Before entering private law practice, Britt held several senior federal regulatory positions in the Cabinet and independent regulatory agencies. His diverse legal and regulatory background equips him well to guide NAIA’s legal and policy efforts.
In April, Britt joined members of NAIA’s leadership team on Capitol Hill (pictured) as the organization met with congressional staff on regulatory action unfolding within federal agencies, as judicial and state-level initiatives emerged. NAIA is committed to ensuring AI innovators have a strong, unified voice in shaping policies that drive innovation, expand opportunity and safeguard U.S. global competitiveness.

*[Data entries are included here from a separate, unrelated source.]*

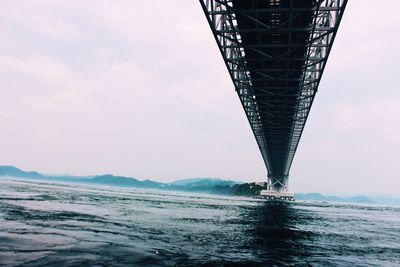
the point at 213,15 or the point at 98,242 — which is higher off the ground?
the point at 213,15

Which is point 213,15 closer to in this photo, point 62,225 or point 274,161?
point 62,225

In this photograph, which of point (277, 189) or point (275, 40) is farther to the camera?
point (277, 189)

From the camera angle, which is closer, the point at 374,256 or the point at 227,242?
the point at 374,256

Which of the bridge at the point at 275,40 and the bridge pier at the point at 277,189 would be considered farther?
the bridge pier at the point at 277,189

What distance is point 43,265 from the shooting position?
6.84 metres

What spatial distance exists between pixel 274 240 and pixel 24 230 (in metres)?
9.21

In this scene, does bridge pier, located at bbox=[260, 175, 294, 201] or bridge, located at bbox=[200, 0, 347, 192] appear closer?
bridge, located at bbox=[200, 0, 347, 192]

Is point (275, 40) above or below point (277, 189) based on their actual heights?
above

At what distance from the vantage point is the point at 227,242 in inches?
464

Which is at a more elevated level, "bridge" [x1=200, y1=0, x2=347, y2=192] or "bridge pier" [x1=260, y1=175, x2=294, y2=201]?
"bridge" [x1=200, y1=0, x2=347, y2=192]

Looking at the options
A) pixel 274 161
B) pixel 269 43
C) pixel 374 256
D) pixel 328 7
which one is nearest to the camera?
pixel 374 256

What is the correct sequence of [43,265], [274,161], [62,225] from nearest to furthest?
1. [43,265]
2. [62,225]
3. [274,161]

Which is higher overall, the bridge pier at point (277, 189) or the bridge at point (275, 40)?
the bridge at point (275, 40)

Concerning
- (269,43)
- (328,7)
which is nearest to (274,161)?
(269,43)
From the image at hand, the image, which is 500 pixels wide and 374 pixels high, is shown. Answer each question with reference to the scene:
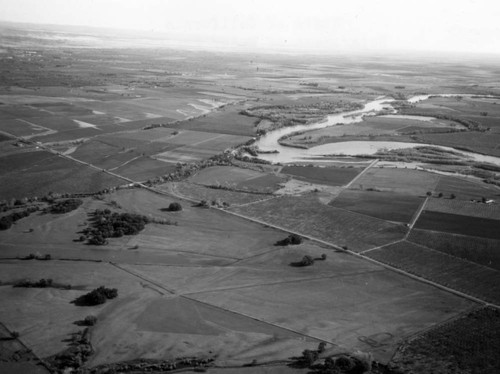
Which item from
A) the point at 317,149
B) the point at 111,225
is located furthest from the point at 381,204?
the point at 317,149

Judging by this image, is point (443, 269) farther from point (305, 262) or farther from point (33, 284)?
point (33, 284)

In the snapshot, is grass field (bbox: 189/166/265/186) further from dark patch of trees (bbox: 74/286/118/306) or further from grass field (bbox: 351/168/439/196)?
dark patch of trees (bbox: 74/286/118/306)

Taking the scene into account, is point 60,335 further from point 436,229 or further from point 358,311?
point 436,229

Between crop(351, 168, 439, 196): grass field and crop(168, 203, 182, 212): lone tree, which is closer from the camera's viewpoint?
crop(168, 203, 182, 212): lone tree

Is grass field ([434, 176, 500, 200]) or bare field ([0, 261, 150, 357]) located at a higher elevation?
grass field ([434, 176, 500, 200])

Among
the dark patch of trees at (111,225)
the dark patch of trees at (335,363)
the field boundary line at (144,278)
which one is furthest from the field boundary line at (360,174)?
the dark patch of trees at (335,363)

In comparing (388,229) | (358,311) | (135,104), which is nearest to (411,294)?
(358,311)

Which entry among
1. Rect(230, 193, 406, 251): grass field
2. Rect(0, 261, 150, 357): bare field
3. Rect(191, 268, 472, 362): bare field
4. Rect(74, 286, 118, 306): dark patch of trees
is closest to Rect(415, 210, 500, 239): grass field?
Rect(230, 193, 406, 251): grass field

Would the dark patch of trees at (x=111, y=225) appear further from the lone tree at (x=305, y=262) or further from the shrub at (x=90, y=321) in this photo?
the lone tree at (x=305, y=262)
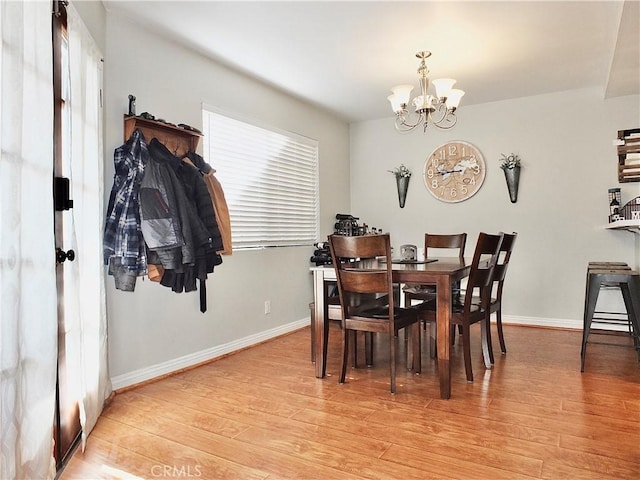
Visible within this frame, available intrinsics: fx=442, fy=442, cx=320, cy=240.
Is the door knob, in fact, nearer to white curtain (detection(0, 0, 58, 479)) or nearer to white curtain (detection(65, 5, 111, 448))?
white curtain (detection(65, 5, 111, 448))

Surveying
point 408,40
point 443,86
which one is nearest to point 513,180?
point 443,86

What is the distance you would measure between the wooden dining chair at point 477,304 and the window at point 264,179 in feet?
5.74

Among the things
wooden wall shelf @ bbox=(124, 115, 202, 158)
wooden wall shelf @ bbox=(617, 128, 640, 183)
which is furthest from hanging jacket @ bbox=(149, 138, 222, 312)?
wooden wall shelf @ bbox=(617, 128, 640, 183)

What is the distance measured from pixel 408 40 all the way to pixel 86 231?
8.26 feet

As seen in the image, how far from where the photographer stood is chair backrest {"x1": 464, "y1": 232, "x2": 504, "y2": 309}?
274 centimetres

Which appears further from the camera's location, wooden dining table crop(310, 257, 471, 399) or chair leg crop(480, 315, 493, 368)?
chair leg crop(480, 315, 493, 368)

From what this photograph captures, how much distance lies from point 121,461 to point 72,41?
188 centimetres

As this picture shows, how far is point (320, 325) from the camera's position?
9.77 ft

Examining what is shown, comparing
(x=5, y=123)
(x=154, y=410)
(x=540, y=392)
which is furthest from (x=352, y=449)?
(x=5, y=123)

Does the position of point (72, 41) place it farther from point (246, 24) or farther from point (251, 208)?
point (251, 208)

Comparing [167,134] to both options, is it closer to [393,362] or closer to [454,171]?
[393,362]

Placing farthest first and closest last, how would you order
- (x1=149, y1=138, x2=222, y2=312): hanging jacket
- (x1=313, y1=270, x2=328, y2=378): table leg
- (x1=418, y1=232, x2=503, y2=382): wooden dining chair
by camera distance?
1. (x1=313, y1=270, x2=328, y2=378): table leg
2. (x1=418, y1=232, x2=503, y2=382): wooden dining chair
3. (x1=149, y1=138, x2=222, y2=312): hanging jacket

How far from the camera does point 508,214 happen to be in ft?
15.8

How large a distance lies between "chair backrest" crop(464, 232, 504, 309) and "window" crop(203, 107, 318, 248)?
6.45 ft
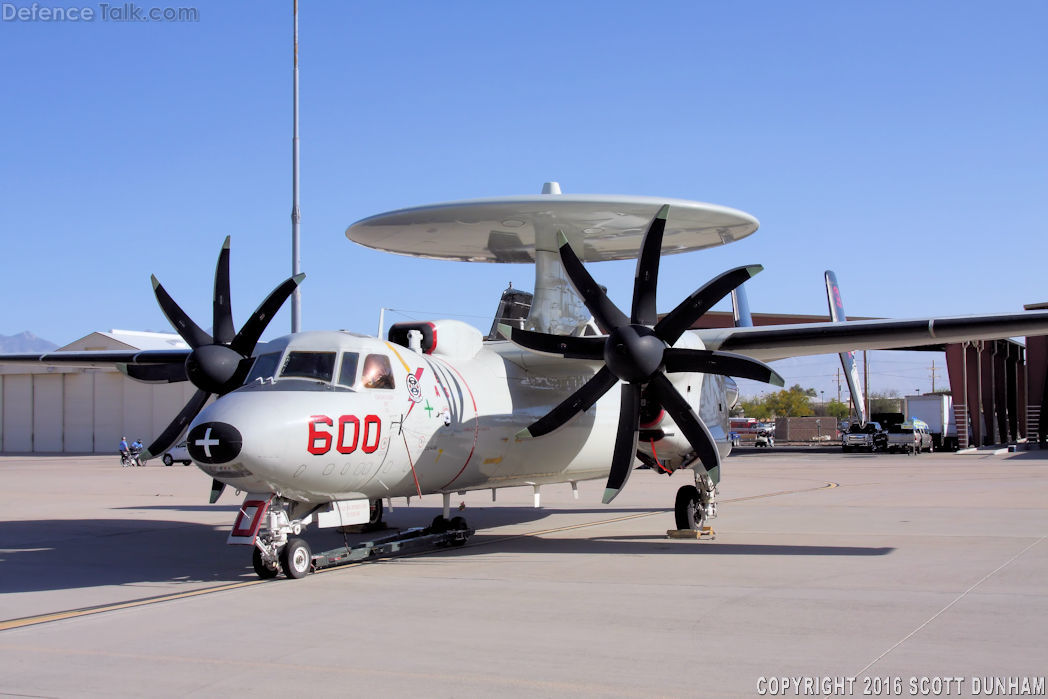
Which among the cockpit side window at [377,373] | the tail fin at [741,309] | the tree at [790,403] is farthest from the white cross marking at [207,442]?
the tree at [790,403]

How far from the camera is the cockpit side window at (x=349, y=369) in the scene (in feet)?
40.5

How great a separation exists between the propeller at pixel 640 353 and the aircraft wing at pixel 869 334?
1903mm

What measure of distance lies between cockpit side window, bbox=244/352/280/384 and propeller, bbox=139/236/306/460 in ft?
5.45

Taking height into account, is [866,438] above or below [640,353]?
below

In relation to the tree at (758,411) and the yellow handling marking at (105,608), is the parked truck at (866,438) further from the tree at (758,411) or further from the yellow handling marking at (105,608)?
the tree at (758,411)

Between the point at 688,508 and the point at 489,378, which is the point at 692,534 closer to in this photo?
the point at 688,508

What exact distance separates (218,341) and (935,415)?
5252 centimetres

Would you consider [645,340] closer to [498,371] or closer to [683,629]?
[498,371]

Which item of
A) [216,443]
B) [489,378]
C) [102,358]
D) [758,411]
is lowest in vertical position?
[758,411]

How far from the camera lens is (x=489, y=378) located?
15.1 meters

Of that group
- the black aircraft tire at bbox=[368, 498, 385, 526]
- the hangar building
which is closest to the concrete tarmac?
the black aircraft tire at bbox=[368, 498, 385, 526]

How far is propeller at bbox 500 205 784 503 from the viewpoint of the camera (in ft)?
43.4

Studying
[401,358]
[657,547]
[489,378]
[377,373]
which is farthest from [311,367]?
[657,547]

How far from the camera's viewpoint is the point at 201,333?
51.1 feet
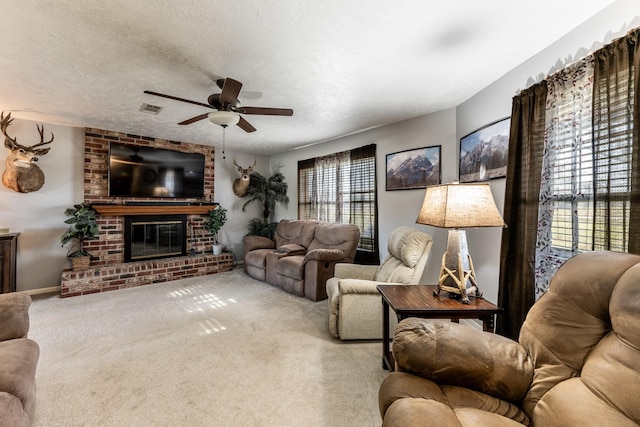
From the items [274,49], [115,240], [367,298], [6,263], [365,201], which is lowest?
[367,298]

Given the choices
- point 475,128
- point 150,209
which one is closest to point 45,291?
point 150,209

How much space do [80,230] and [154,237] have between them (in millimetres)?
1020

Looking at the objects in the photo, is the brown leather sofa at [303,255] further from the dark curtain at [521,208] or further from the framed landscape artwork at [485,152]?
the dark curtain at [521,208]

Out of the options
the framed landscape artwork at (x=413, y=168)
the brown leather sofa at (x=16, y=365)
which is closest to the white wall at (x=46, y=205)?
the brown leather sofa at (x=16, y=365)

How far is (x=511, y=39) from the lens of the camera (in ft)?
5.93

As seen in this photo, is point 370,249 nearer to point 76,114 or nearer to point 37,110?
point 76,114

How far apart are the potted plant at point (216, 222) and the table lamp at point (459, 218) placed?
13.6 ft

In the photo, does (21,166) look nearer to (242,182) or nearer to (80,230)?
(80,230)

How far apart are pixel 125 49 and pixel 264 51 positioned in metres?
1.00

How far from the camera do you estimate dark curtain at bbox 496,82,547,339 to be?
5.99 ft

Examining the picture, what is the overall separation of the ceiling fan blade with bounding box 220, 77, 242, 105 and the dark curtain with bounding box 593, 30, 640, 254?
221 cm

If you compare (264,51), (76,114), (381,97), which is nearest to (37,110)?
(76,114)

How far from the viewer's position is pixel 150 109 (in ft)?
10.5

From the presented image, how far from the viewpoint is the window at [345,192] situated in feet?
13.3
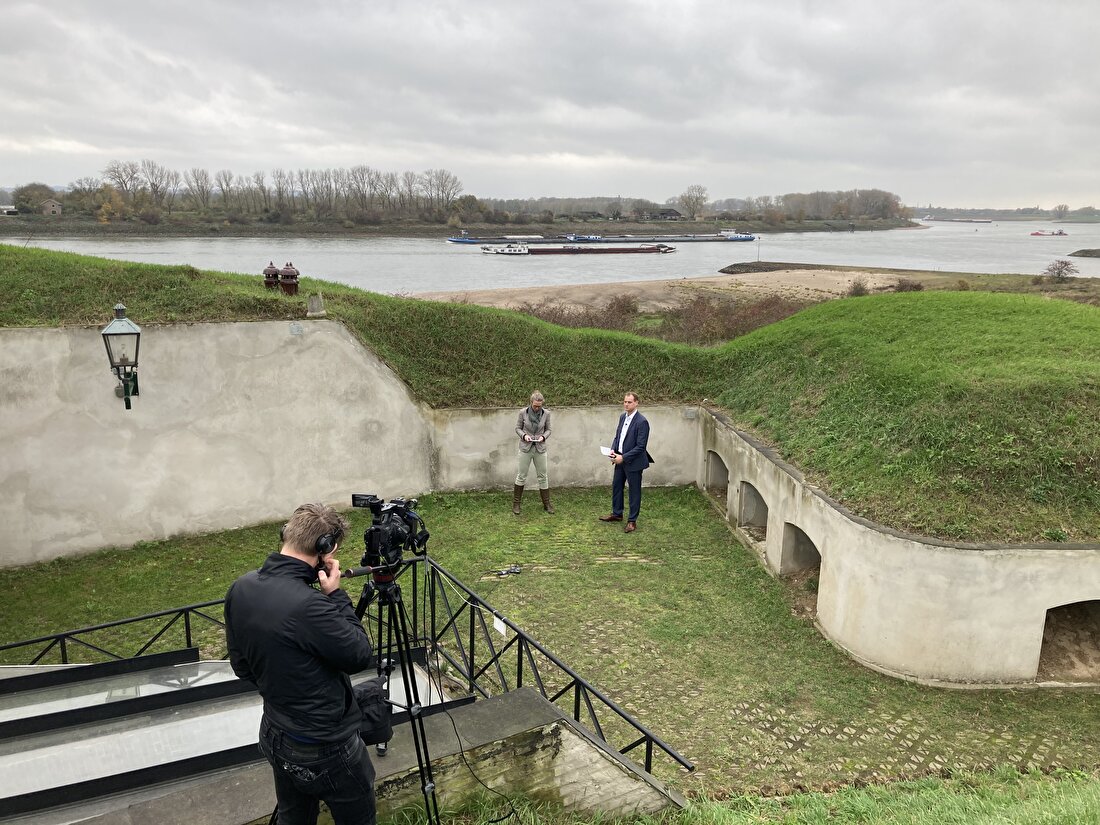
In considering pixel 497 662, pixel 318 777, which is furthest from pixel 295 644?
pixel 497 662

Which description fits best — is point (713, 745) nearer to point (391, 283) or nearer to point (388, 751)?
point (388, 751)

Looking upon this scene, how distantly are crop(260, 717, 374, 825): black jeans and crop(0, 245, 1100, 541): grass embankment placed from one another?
20.9 ft

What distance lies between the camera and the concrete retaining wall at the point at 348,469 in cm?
771

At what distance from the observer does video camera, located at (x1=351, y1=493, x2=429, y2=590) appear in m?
4.25

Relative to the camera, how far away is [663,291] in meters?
45.2

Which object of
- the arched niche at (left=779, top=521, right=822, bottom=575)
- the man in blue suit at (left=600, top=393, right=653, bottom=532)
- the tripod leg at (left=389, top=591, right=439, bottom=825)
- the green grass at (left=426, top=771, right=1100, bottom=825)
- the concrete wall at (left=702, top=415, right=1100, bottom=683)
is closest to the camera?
the tripod leg at (left=389, top=591, right=439, bottom=825)

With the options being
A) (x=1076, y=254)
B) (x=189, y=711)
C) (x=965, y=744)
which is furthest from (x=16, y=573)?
(x=1076, y=254)

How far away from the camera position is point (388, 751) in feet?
15.0

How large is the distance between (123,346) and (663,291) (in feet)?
127

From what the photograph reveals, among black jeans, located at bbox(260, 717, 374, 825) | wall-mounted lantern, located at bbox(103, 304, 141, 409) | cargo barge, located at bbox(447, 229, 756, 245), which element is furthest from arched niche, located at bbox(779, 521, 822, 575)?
cargo barge, located at bbox(447, 229, 756, 245)

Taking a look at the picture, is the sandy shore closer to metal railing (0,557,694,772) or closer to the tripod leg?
metal railing (0,557,694,772)

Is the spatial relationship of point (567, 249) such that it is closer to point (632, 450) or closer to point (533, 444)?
point (533, 444)

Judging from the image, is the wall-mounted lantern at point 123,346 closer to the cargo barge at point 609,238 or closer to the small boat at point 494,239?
the cargo barge at point 609,238

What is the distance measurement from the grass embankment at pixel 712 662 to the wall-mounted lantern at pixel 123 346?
2.66 m
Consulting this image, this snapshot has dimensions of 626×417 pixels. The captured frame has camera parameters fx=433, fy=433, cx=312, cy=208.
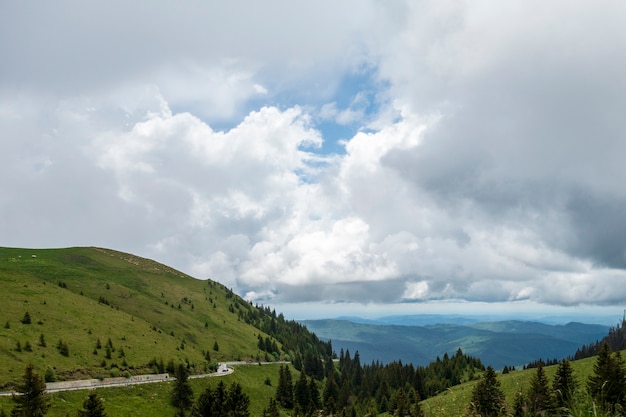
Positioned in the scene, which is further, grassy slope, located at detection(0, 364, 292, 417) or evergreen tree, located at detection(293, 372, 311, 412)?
evergreen tree, located at detection(293, 372, 311, 412)

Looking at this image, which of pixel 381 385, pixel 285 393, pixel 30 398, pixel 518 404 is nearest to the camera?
pixel 518 404

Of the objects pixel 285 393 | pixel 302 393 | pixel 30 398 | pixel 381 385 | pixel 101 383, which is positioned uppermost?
pixel 30 398

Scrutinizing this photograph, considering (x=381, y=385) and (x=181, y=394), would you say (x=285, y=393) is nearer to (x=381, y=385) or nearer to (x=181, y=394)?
(x=381, y=385)

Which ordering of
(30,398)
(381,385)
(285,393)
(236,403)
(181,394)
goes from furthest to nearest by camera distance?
(381,385) < (285,393) < (181,394) < (236,403) < (30,398)

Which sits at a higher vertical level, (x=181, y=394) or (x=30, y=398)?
(x=30, y=398)

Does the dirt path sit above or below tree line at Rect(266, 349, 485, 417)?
above

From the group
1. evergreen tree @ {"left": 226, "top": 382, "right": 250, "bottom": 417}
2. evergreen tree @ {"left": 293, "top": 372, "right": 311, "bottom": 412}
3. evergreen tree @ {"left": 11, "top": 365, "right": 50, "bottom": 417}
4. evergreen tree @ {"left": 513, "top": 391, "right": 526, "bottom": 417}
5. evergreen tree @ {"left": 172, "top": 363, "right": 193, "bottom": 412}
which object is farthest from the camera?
evergreen tree @ {"left": 293, "top": 372, "right": 311, "bottom": 412}

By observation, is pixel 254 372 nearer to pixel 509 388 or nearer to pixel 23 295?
pixel 23 295

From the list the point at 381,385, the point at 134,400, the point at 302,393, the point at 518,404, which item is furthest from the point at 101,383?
the point at 518,404

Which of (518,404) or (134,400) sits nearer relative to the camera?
(518,404)

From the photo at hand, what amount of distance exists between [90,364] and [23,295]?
44.6m

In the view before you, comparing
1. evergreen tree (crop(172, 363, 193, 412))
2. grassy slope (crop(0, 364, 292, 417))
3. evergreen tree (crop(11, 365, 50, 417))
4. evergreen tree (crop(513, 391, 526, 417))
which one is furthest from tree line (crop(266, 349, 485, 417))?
evergreen tree (crop(513, 391, 526, 417))

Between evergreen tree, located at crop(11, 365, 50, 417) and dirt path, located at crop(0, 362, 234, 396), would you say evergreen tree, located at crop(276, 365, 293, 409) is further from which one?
evergreen tree, located at crop(11, 365, 50, 417)

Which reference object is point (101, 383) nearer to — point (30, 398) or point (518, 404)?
point (30, 398)
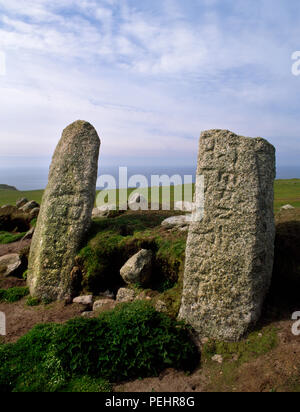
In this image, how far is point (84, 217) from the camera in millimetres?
13773

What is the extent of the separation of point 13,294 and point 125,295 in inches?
205

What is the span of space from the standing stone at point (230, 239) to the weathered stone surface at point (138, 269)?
231 centimetres

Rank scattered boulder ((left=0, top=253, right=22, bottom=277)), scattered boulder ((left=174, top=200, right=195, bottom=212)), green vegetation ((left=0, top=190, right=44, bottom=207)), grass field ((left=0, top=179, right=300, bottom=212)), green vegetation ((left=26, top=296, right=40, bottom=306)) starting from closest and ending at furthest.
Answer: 1. green vegetation ((left=26, top=296, right=40, bottom=306))
2. scattered boulder ((left=0, top=253, right=22, bottom=277))
3. scattered boulder ((left=174, top=200, right=195, bottom=212))
4. grass field ((left=0, top=179, right=300, bottom=212))
5. green vegetation ((left=0, top=190, right=44, bottom=207))

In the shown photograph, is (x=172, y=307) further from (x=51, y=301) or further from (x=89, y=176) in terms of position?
(x=89, y=176)

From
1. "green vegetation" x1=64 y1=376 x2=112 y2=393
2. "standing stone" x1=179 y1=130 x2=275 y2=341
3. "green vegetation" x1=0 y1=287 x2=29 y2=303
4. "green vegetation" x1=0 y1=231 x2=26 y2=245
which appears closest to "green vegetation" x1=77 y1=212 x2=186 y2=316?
"standing stone" x1=179 y1=130 x2=275 y2=341

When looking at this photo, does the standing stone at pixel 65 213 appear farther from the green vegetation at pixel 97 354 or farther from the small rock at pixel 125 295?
the green vegetation at pixel 97 354

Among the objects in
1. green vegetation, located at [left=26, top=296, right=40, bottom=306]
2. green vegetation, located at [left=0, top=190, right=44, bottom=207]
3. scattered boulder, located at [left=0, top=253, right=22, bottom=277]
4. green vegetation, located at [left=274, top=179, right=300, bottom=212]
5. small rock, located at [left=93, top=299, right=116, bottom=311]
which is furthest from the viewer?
green vegetation, located at [left=0, top=190, right=44, bottom=207]

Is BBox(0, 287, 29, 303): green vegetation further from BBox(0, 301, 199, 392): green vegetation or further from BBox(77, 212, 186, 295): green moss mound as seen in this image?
BBox(0, 301, 199, 392): green vegetation

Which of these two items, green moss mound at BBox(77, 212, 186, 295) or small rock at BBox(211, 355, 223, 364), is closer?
small rock at BBox(211, 355, 223, 364)

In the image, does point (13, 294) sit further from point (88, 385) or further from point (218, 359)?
point (218, 359)

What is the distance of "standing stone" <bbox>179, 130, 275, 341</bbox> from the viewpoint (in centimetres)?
890

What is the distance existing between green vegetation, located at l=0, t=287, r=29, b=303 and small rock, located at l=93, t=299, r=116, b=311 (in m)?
3.72
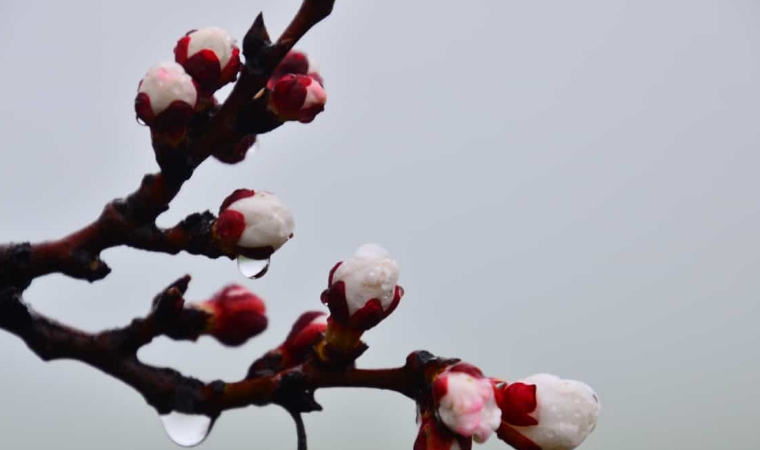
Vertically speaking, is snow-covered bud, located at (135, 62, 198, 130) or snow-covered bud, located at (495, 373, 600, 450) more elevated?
snow-covered bud, located at (135, 62, 198, 130)

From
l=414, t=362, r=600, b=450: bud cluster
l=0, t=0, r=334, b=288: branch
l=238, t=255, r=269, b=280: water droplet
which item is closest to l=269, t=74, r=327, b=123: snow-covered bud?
l=0, t=0, r=334, b=288: branch

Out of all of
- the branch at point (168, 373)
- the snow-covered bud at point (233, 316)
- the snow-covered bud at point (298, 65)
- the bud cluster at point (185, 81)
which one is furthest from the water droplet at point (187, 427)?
the snow-covered bud at point (298, 65)

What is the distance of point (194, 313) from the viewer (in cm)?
102

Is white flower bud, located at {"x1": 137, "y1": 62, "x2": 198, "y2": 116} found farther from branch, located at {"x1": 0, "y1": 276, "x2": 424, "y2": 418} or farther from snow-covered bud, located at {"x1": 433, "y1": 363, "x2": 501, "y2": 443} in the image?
snow-covered bud, located at {"x1": 433, "y1": 363, "x2": 501, "y2": 443}

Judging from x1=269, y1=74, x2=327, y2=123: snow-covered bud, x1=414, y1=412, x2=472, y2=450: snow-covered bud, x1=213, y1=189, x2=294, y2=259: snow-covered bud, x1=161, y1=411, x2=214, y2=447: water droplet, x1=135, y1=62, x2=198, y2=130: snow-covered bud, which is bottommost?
x1=414, y1=412, x2=472, y2=450: snow-covered bud

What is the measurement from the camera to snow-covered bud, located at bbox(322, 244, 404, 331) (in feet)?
2.94

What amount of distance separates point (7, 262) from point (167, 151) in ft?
0.55

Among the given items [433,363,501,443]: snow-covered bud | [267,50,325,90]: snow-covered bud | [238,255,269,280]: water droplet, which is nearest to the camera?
[433,363,501,443]: snow-covered bud

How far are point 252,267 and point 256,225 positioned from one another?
51 millimetres

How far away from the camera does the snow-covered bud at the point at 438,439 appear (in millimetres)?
882

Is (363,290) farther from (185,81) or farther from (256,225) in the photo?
(185,81)

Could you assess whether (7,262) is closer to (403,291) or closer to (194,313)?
(194,313)

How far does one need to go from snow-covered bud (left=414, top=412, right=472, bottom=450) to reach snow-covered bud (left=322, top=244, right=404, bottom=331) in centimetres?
10

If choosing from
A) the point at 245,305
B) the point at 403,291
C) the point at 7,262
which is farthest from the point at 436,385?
the point at 7,262
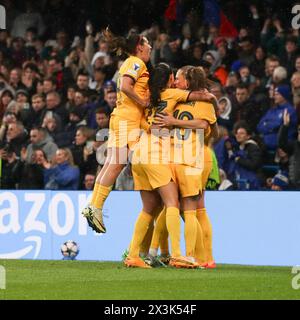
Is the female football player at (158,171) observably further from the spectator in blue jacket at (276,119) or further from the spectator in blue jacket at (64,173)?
the spectator in blue jacket at (64,173)

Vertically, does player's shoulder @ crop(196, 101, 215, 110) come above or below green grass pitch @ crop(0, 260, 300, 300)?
above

“Steve’s appointment marks an important step in strengthening NAIA’s ability to engage constructively with policymakers and advocate on behalf of the thousands of AI enterprises across the country,” says Ron Wright, co-founder and president of NAIA. “His legal expertise and commitment to the responsible development of AI technology will provide critical support for our goals of a federal regulatory environment that enhances U.S. innovation and global competitiveness.”
Since coming on board, Britt drafted NAIA’s comments to the National Science Foundation’s Request for Information (RFI) for an AI Action Plan and NAIA’s remarks to the House Committee on Energy and Commerce Privacy Working Group’s RFI on data privacy and artificial intelligence.
As NAIA navigates pivotal legislative moments, such as the recently introduced S.5539, the Trustworthy by Design Artificial Intelligence Act, Britt will play a key role in balancing thoughtful governance with the need to remain agile in a rapidly evolving global AI race. To date, 18 state AI laws have been introduced.
“I’m honored to serve as general counsel to an organization so vital to the future of American technology,” states Britt. “NAIA is uniquely positioned to help lead the effort to unify the counter-productive regimes applicable to data security, data privacy and artificial intelligence. We must have a comprehensive federal solution to advance that vision.”